Reproducible benchmark artifacts for Continuity, an in-loop retrieval pattern for persistent project rationale in AI coding agents.

This repo accompanies the v6.4 write-up Continuity: An In-Loop Retrieval Pattern for Persistent Project Rationale in AI Coding Agents (Goncalves, 2026). Methodology adapts the ID-RAG Parallel runners introduced by Platnick et al. (2025) for the coding-agent domain. The in-loop placement of retrieval inside the agent's decision loop is from that paper; Continuity is a domain-specific engineering adaptation, not a novel mechanism.

TL;DR findings

Run on paydash-api fixture (19 architectural decisions) × {GPT-4o, GPT-4o-mini} × 3 runs per condition:

  • Exposing decisions to the agent at all matters most. Both retrieval conditions lift single-prompt action alignment ~3× over a no-memory baseline (GPT-4o: 2.82 → 8.77 on 1–10 scale; GPT-4o-mini: 2.88 → 8.22).
  • In-loop injection ≈ passive retrieval on single-prompt benchmarks. When the relevant decisions are already served inline with each prompt, automatic re-firing is redundant. Action-alignment scores tie within run-to-run variance (8.77 Passive vs 8.61 In-Loop on GPT-4o), and the head-to-head retrieval comparison shows the same pattern (44 vs 43 wins).
  • In-loop injection clearly wins on multi-session recall. Fraction of recall questions clearing a 0.7 cosine threshold roughly doubles on both models (23% → 55% on GPT-4o; 28% → 50% on GPT-4o-mini).

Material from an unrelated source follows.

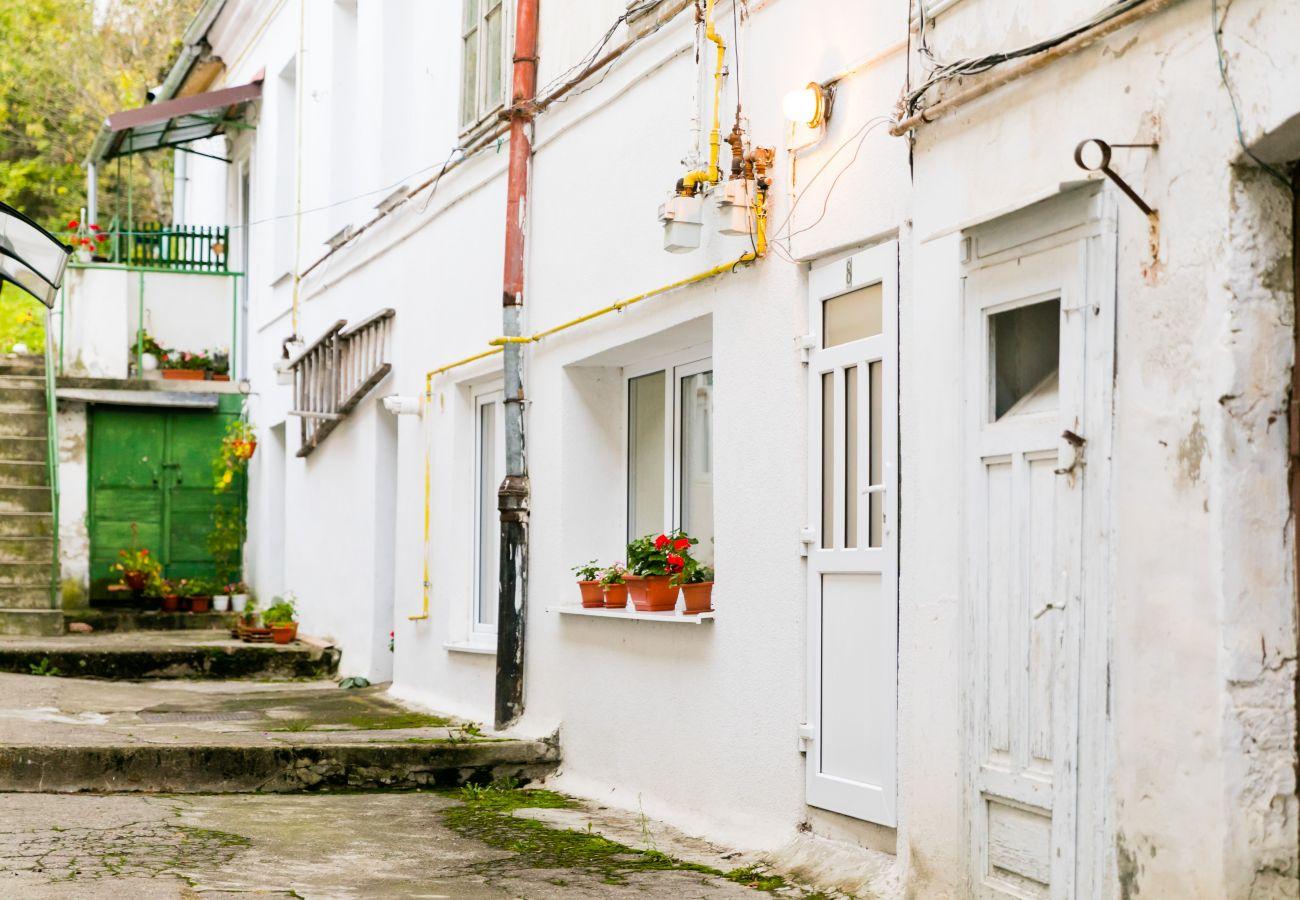 Studio in Brasov -  Koncept Studio near Piata Sfatului Brasov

The benefit is coverage — the agent sees decisions it would not have thought to query for — not drift reduction (the fixture is too short to drift).
  • Inter-judge cross-validation (Sonnet vs Gemini-2.5-flash, n=540): Spearman ρ = 0.788 strong, Cohen's κ = 0.518 moderate. Headline directions hold under both judges; absolute scores differ in calibration (Gemini is +1.44 points more generous on average).

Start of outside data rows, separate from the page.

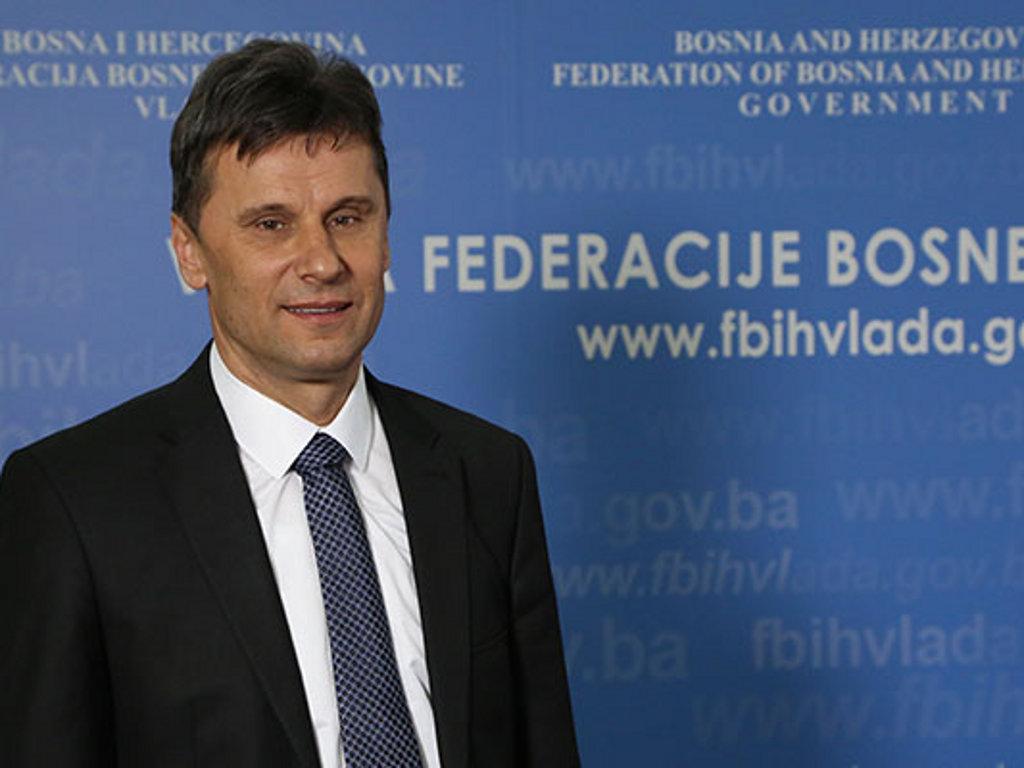NOVALIĆ: Pokrenuti izgradnju termobloka RMU Banovići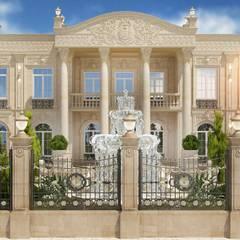 Architectural design of Katrina Antonovich: classic Houses by Luxury Antonovich Design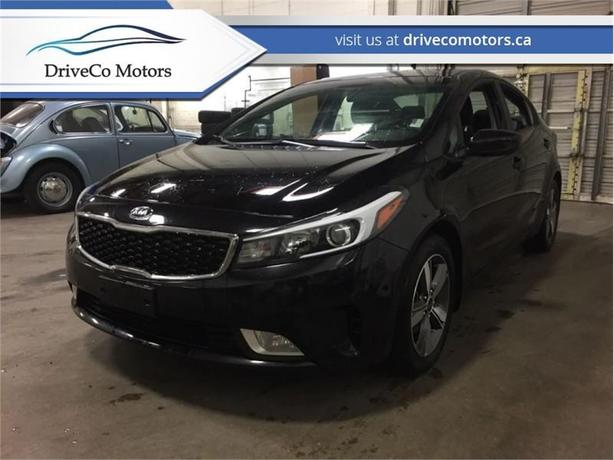 2018 Kia Forte LX+ Auto  - Heated Seats -  Bluetooth - $123.75 B/W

Full numbers, methodology, and per-section interpretation: reports/id-rag-parity-summary.md.


Quickstart

git clone https://github.com/alienfader/continuity-benchmarks
cd continuity-benchmarks
npm install
cp .env.example .env
# edit .env — add at minimum ANTHROPIC_API_KEY (judge) and OPENAI_API_KEY (agent)

# 1. Smoke test with a mock LLM (no API spend, ~10 seconds):
npm run test:smoke

# 2. Single real-model invocation (~5–10 min, ~$0.10):
npx ts-node runners/recall-over-time.ts --fixture paydash-api --model gpt-4o-mini --seed 1

# 3. Re-validate Sonnet's judge scores against Gemini (~25 min, ~$3):
python3 runners/re-judge.py

What's in this repo

Path Purpose
fixtures/paydash-api/ Sanitized fictional Express+Postgres project with 19 architectural decisions in .continuity/decisions.json. The benchmark target.
prompts/quizzes/paydash-api.json 20 recall-quiz questions paired with ground-truth answers, used by recall-over-time.
prompts/quizzes/{ml-platform,mobile-app,data-pipeline,infra-platform}.json Four extra fixtures for cross-domain extension (no raw outputs in this release).
runners/recall-over-time.ts 7-session multi-turn recall benchmark; mirrors the ID-RAG Parallel identity-recall protocol.
runners/action-alignment.ts 30 prompts × 3 conditions; LLM-as-judge scores proposed actions 1–10.
runners/convergence-time.ts Time-to-completion benchmark for fixed multi-step refactor tasks (not run for the v6.4 numbers).
runners/re-judge.py Cross-validates saved action-alignment scores using Gemini-2.5-flash; emits Cohen's κ + Spearman ρ.
runners/shared/ LLM provider clients, BM25 + RRF retrieval, cosine eval embeddings, noise generator.
reports/id-rag-parity/ All 11 successful per-run JSON outputs (paydash × {gpt-4o, gpt-4o-mini} × 3 runs × 2 runners).
reports/id-rag-parity/inter-judge.json 540 blinded Sonnet–Gemini score pairs with κ + ρ statistics.
reports/id-rag-parity-summary.md Synthesized findings, methodology, and the relationship to Platnick et al. (2025).

Methodology

Recall-over-time (adapts ID-RAG Parallel)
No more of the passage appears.